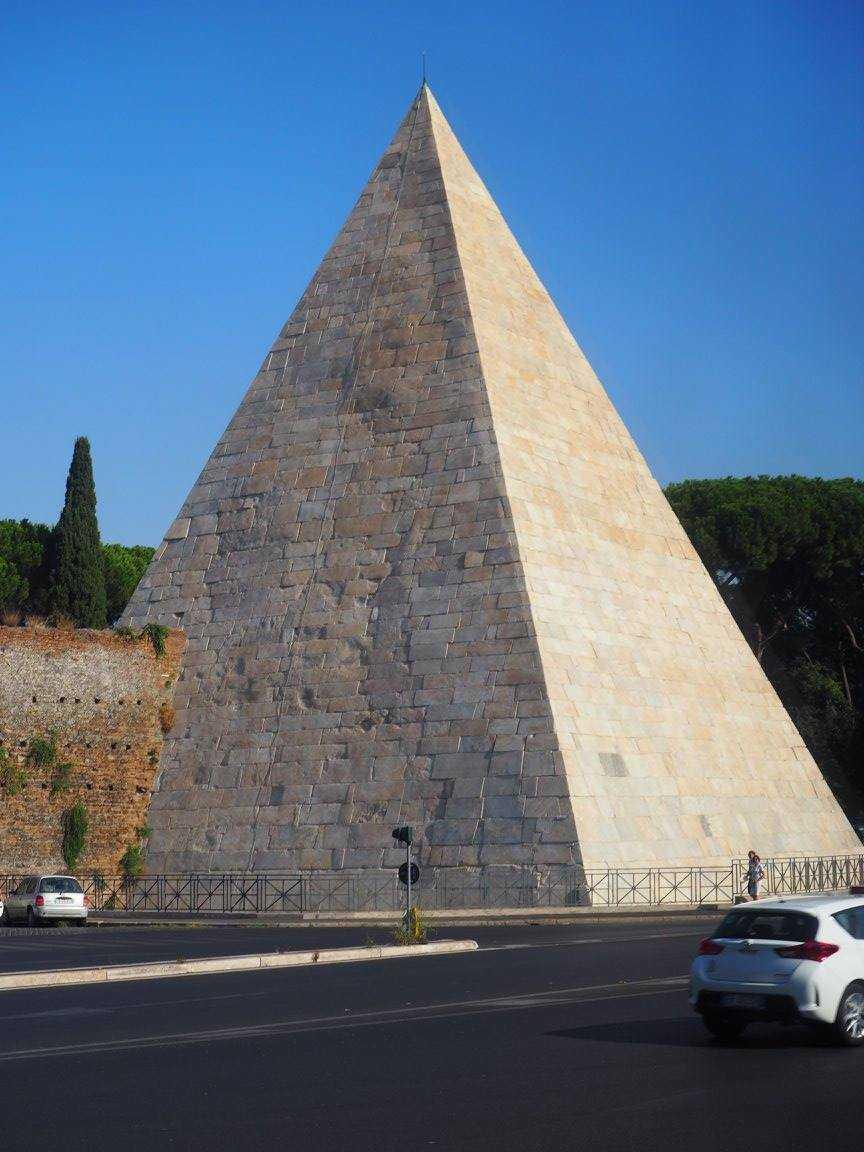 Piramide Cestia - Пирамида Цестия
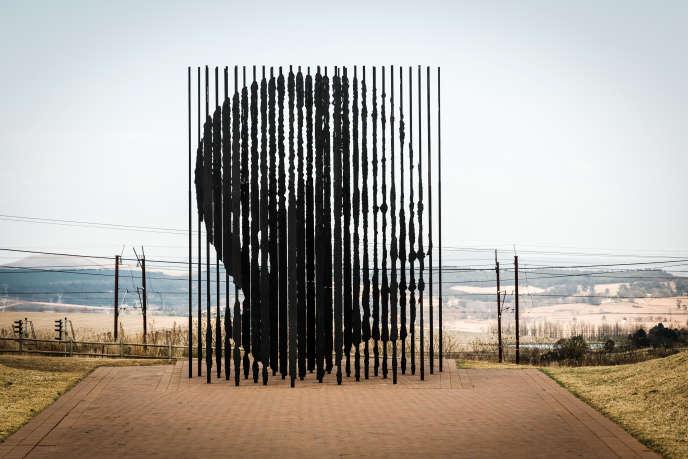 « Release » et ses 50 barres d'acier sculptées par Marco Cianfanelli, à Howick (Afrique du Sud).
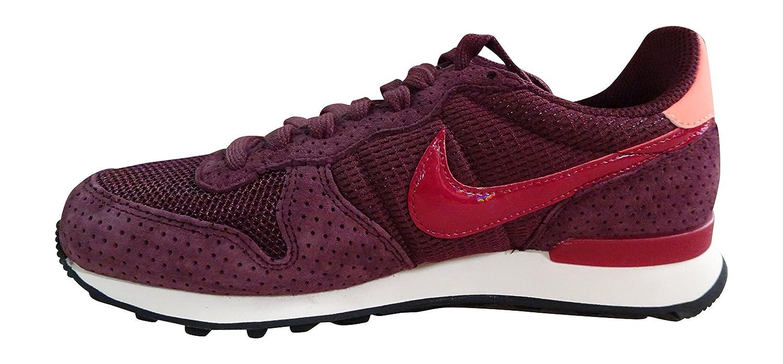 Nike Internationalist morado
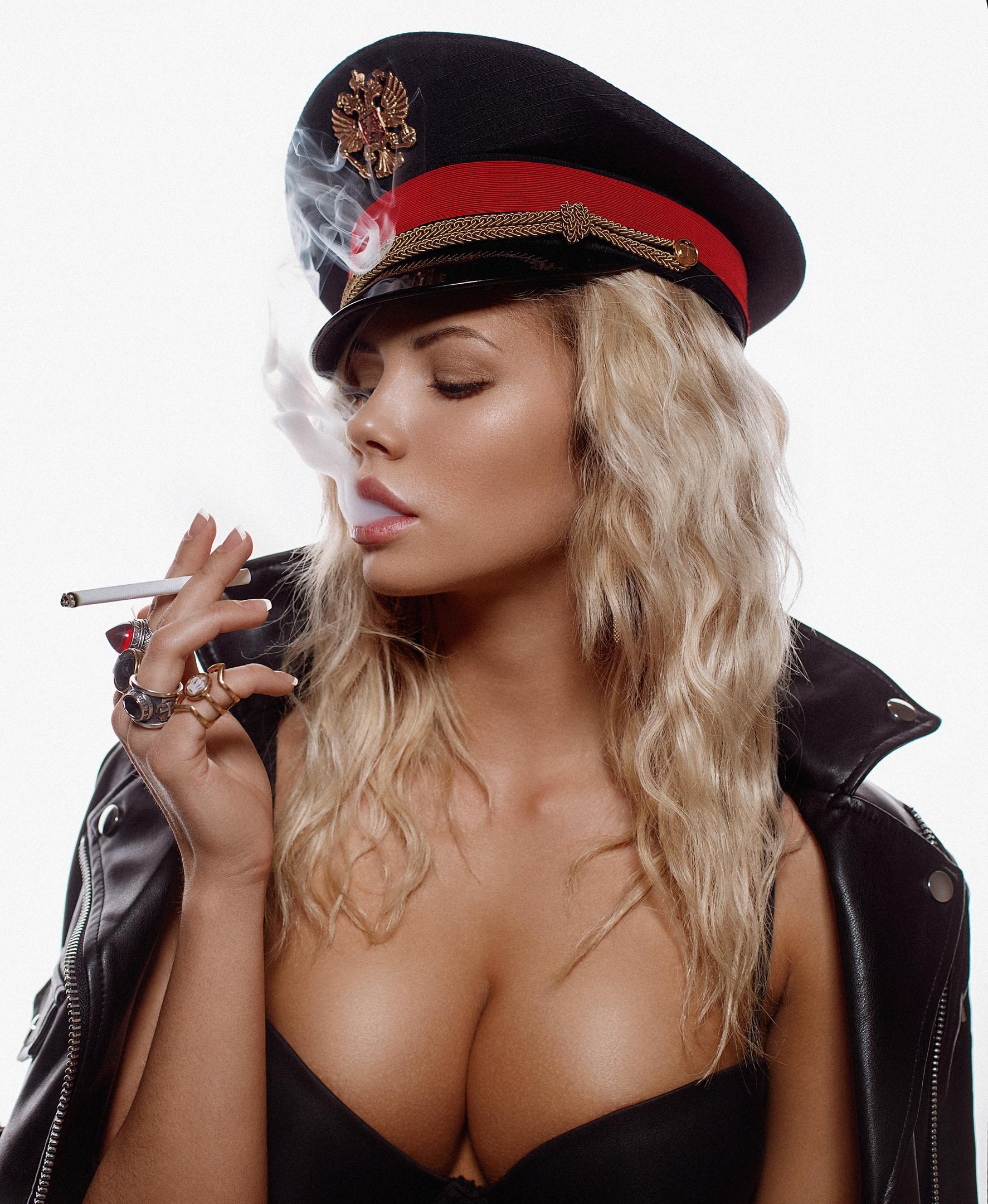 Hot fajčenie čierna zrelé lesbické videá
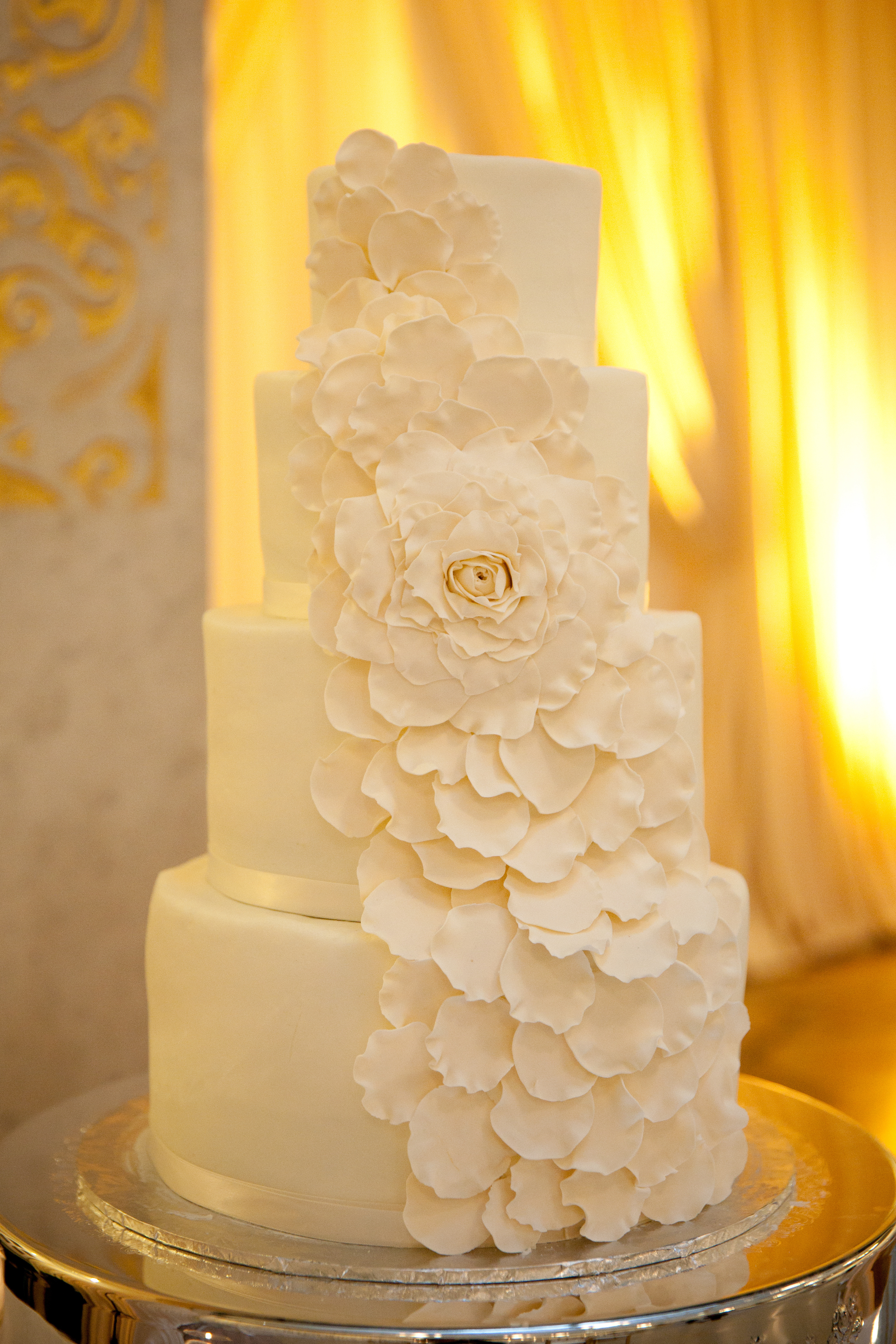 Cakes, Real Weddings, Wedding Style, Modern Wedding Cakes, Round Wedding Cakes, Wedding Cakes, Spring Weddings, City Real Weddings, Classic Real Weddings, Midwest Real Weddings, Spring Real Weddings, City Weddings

————————

Assignment —
Your task is to return the lines above, from the first one up to and including the line containing "Hot fajčenie čierna zrelé lesbické videá", minus any pictures.

Exercise result —
 Piramide Cestia - Пирамида Цестия
 « Release » et ses 50 barres d'acier sculptées par Marco Cianfanelli, à Howick (Afrique du Sud).
 Nike Internationalist morado
 Hot fajčenie čierna zrelé lesbické videá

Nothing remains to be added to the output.